How Multiple Conditional Access Policies Are Applied

Updated 16th of February 2021.

Friday morning and I’m on the train heading for our beautiful capitol of Sweden. Last workday before a well deserved weekend I think.

In my last post I presented my Conditional Access Policy Design Baseline which demonstrates a good approach and a starting point when building a Conditional Access implementation.

I get a lot of questions on how Conditional Access policies are applied and what happens when multiple policies overlap and conflict with each other. So here we go…

Conditions vs Access Controls

First of all, it’s important to understand the difference between Conditions and Access Controls.

The Conditions are the ones checked when the authentication occurs and if the conditions are true the policy will match. Access Controls are the required things that must be true or performed by the user and the device after the policy is matched and before the user is let in to the cloud app.

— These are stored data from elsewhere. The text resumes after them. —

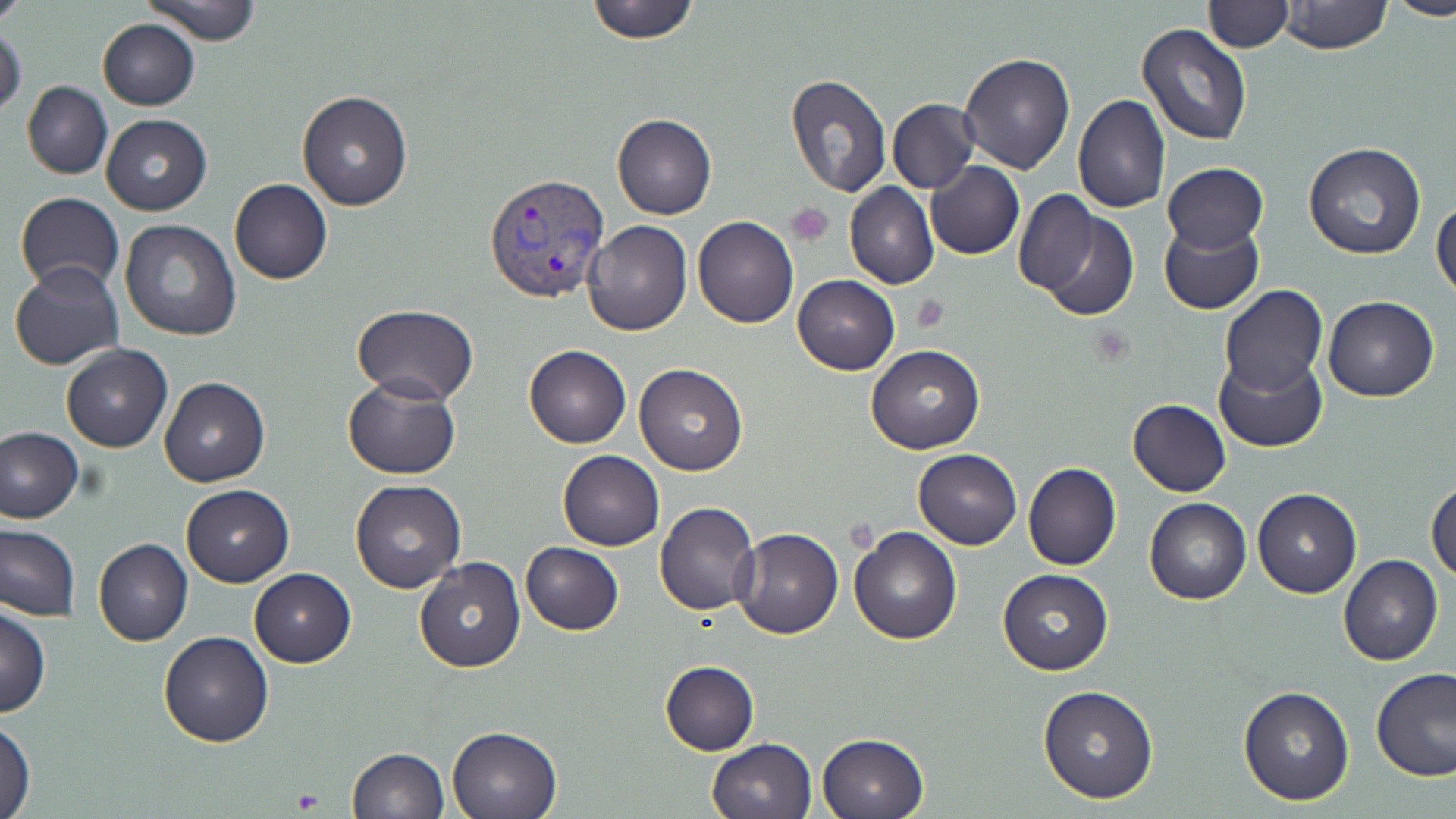

Approximate bounding boxes as [x1, y1, x2, y2] in pixels.
Plasmodium vivax-infected red blood cells: [483, 172, 610, 304].
No Plasmodium falciparum, Plasmodium ovale, Plasmodium malariae, Babesia divergens, or Trypanosoma brucei observed.

Summary:
  - Uninfected red blood cell locations: [0, 0, 28, 26], [141, 0, 262, 45], [582, 0, 701, 45], [1279, 0, 1393, 55], [1385, 0, 1456, 20], [1203, 1, 1292, 52], [97, 18, 199, 110], [1136, 24, 1253, 149], [0, 26, 26, 118], [958, 54, 1075, 175], [786, 73, 891, 197], [22, 81, 113, 179], [297, 90, 413, 211], [1073, 94, 1170, 214], [888, 98, 980, 194], [100, 112, 212, 215], [611, 113, 717, 220], [1303, 142, 1427, 260], [926, 161, 1024, 259], [1162, 162, 1267, 254], [230, 179, 332, 286], [845, 182, 938, 289], [1013, 188, 1099, 296], [15, 193, 124, 292], [1432, 197, 1456, 303], [1026, 202, 1142, 321], [692, 216, 799, 327], [119, 219, 240, 340], [1159, 219, 1264, 315], [583, 220, 692, 335], [9, 262, 125, 370], [793, 275, 899, 375], [1220, 284, 1328, 396], [1322, 296, 1440, 402], [352, 304, 478, 403], [61, 344, 172, 452], [524, 345, 631, 448], [867, 345, 983, 453], [1213, 351, 1327, 453], [634, 363, 747, 475], [343, 377, 462, 479], [159, 378, 270, 486], [1128, 398, 1232, 496], [0, 428, 83, 522], [558, 449, 665, 552], [914, 449, 1021, 549], [1022, 463, 1121, 571], [350, 479, 465, 593], [1426, 479, 1456, 583], [181, 484, 293, 586], [1253, 488, 1361, 597], [1145, 498, 1251, 604], [654, 501, 759, 616], [0, 522, 80, 620], [849, 525, 961, 644], [731, 529, 844, 640], [94, 538, 192, 646], [520, 541, 622, 635], [1339, 555, 1442, 666], [414, 556, 525, 672], [249, 568, 356, 668], [997, 569, 1112, 674], [0, 605, 51, 718], [157, 631, 274, 748], [659, 660, 760, 755], [1371, 668, 1456, 782], [1037, 683, 1160, 804], [1237, 684, 1355, 805], [0, 719, 36, 818], [446, 724, 563, 819], [816, 732, 929, 819], [706, 738, 816, 819], [346, 748, 448, 819]
  - Platelet locations: [787, 203, 832, 245], [911, 296, 950, 332], [290, 788, 322, 812]
  - Slide-level diagnosis: Plasmodium vivax
  - Field of view: one of a larger specimen
  - Magnification: 1000x
  - Modality: light microscopy
  - Image size: 1456×819 pixels
  - Preparation: thin blood smear
  - Stain: May-Grünwald-GiemsaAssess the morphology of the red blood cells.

I sometimes see people trying to use a Access Control like Require Compliant Device as a Condition but it’s not the same thing. It doesn’t work like that.



Access Controls:


In What Order Are Conditional Access Policies Applied?

CA policies aren’t applied in any particular order. All matching policys apply and the resulting access controls required by the policies will be merged!

Grant vs Block

If both grant and block policies match, block will always win. No exceptions!

How Multiple Access Controls Are Handled

If multiple policies match and they have different Access Controls like Require MFA, Require Compliant Device or Require Azure AD Joined, the requirements will actually be merged and all the access controls from all matching policies have to be fulfilled.

The same is true for Session Controls from different policies.

We use the Conditional Access What If-tool in the following examples to demonstrate what happens.

In the first example we connect from an Azure AD joined Windows device. We also connects from the users office, which is a trusted location and because of that we match two of our defined CA policies. The first policy has two access controls which requires us to use an approved client app, and to accept the terms of use. The second policy requires us to use a domain joined device. When all access controls from both policies are met the user will be let in.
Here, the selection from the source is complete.